= Mark Ettinger =

American singer-songwriter

Mark Ettinger is an American singer, songwriter, conductor, multi-instrumentalist, and juggler from New York City. From 1998 to 2016 he performed regularly as a member of the Flying Karamazov Brothers under the stage name Alexei Karamazov.

==Background==

Born in Manhattan, Ettinger started his musical life after taking piano lessons as a child. During his teens, he played keyboards and bass for a variety of local bands, including Joey Miserable and the Worms, The Special Guests, The Hues Blues Band, and David Peel and the Lower East Side. After studying music, philosophy, and literature at Columbia University, he received his master's degree in composition and conducting from Mannes College of Music. He stayed at Mannes for several years as a professor, until he was offered a job as a performer with the Flying Karamazov Brothers.

==Alexei Karamazov==

In 1998, Ettinger joined the Flying Karamazov Brothers, the world-famous juggling troupe. Selected for his musical talents and theatrical experience, he was dubbed Alexei Karamazov. His first show as a Karamazov was the technology-based L'Universe.

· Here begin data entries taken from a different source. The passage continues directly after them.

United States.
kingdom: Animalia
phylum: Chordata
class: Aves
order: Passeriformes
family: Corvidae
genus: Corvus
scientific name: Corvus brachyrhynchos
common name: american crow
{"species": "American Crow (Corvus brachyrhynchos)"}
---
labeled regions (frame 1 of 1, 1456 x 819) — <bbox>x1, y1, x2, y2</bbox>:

He has since performed in Catch!, Life: A Guide For The Perplexed, and the Orchestra Shows, in which he has acted as conductor for various orchestras, including the Seattle Symphony, the Cincinnati Symphony Orchestra, and the Dallas Symphony.

==In This World==

In 2005, Ettinger released his debut CD, In This World, a collection of original songs featuring a variety of guest artists. The style ranges from folk to rock to blues.

Track Listing

1. Excerpt – the Victrola Mix
2. Come Back Home
3. Into an Hourglass
4. Chester Town
5. Hey Darling
6. Do You Know the Way Home?
7. In the Shallows
8. How Can I Be Sad?
9. Flickering Flame
10. Strange Emotions
11. Caroline
12. Teacup
13. Feed Us All (Papa Ray)
14. Lay Your Cares Aside
15. No More Sorrow
16. In This World

In This World is co-produced by David Seitz (Dar Williams, Richard Shindell, Christine Lavin, Bruce Springsteen). Many renowned musicians join him on these recordings, including Steven Bernstein (Lou Reed), Kenny Wollesen (Norah Jones) and Doug Wieselman (Lucinda Williams).